▸ WHAT TO PRODUCE: Reproduce the data below word for word, with every line unchanged.
[Start of INFORMATION SUPPLIED]
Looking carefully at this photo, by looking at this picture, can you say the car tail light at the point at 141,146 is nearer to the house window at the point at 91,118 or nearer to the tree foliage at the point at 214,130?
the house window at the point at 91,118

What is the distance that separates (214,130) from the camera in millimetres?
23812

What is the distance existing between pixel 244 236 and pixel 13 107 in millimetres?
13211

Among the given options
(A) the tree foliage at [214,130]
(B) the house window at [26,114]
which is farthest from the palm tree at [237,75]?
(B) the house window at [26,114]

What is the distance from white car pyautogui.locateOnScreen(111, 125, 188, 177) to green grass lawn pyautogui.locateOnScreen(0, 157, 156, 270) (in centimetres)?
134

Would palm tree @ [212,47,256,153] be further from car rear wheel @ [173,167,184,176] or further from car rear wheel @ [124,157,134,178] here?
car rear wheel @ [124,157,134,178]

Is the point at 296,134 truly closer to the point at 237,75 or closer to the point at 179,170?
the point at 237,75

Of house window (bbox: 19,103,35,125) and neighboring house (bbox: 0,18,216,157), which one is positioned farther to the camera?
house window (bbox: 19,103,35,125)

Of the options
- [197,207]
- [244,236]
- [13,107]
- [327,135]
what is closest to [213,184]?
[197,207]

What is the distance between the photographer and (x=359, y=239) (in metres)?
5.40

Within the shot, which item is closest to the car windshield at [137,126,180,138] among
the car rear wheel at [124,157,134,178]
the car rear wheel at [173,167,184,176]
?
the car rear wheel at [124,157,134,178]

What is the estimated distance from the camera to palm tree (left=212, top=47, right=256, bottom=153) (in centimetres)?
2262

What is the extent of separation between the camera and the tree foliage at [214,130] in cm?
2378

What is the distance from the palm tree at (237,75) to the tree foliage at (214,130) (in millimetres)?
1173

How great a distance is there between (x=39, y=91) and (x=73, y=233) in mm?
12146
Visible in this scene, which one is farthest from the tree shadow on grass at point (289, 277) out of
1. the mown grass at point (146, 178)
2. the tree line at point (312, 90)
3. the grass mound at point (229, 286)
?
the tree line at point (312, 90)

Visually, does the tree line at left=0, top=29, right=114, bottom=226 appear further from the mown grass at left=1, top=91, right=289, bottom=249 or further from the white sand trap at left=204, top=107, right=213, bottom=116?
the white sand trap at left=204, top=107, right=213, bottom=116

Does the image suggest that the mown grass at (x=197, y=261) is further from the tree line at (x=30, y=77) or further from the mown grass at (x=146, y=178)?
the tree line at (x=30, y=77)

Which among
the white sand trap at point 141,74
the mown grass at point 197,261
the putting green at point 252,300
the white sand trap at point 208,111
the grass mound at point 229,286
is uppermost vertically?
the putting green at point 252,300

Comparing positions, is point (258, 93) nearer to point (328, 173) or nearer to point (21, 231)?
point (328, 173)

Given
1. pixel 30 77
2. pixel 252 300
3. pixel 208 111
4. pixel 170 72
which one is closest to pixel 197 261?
[End of INFORMATION SUPPLIED]
▸ FINAL RESULT:
Looking carefully at this photo, by looking at this picture, can you say the car tail light at the point at 141,146 is nearer to the house window at the point at 91,118 or nearer to the tree foliage at the point at 214,130?
the house window at the point at 91,118

What is the distance that separates (214,130) from the camera in millimetres?
23812

What is the distance existing between pixel 244 236 and pixel 13 107 in millimetres?
13211

Among the given options
(A) the tree foliage at [214,130]
(B) the house window at [26,114]
which is farthest from the palm tree at [237,75]?
(B) the house window at [26,114]

What is the distance from white car pyautogui.locateOnScreen(111, 125, 188, 177) to green grass lawn pyautogui.locateOnScreen(0, 157, 156, 270) (in centimetres)?
134

Would palm tree @ [212,47,256,153] be further from car rear wheel @ [173,167,184,176] or further from car rear wheel @ [124,157,134,178] here?
car rear wheel @ [124,157,134,178]

Is the point at 296,134 truly closer to the point at 237,75 or closer to the point at 179,170?
the point at 237,75

Of house window (bbox: 19,103,35,125) and neighboring house (bbox: 0,18,216,157), which one is positioned farther to the camera?
house window (bbox: 19,103,35,125)

Of the options
- [197,207]
- [244,236]
- [13,107]
- [327,135]
what is closest to [213,184]?
[197,207]

What is the distance between the photographer and (x=359, y=239) (in metres)?
5.40

Within the shot, which item is closest to the car windshield at [137,126,180,138] among
the car rear wheel at [124,157,134,178]
the car rear wheel at [173,167,184,176]
?
the car rear wheel at [124,157,134,178]

What is the estimated distance from the camera to palm tree (left=212, top=47, right=256, bottom=153) (in centimetres)?
2262

What is the extent of separation between the camera and the tree foliage at [214,130] in cm?
2378

What is the distance from the palm tree at (237,75) to the tree foliage at (214,130) (in millimetres)?
1173

How great a distance is there between (x=39, y=91) and (x=73, y=233) in mm?
12146
Visible in this scene, which one is farthest from the tree shadow on grass at point (289, 277) out of
1. the mown grass at point (146, 178)
2. the tree line at point (312, 90)
3. the grass mound at point (229, 286)
?
the tree line at point (312, 90)

Visually, does the tree line at left=0, top=29, right=114, bottom=226 appear further from the mown grass at left=1, top=91, right=289, bottom=249 or further from the white sand trap at left=204, top=107, right=213, bottom=116?
the white sand trap at left=204, top=107, right=213, bottom=116

Does the image suggest that the mown grass at (x=197, y=261) is further from the tree line at (x=30, y=77) or further from the mown grass at (x=146, y=178)?
the tree line at (x=30, y=77)

Which among
the white sand trap at point 141,74
the mown grass at point 197,261
the putting green at point 252,300
the white sand trap at point 208,111
the grass mound at point 229,286
is uppermost vertically?
the putting green at point 252,300

Comparing positions, is point (258, 93) nearer to point (328, 173) or nearer to point (21, 231)?
point (328, 173)

Given
1. pixel 30 77
2. pixel 252 300
3. pixel 208 111
4. pixel 170 72
which one is closest to pixel 197 261?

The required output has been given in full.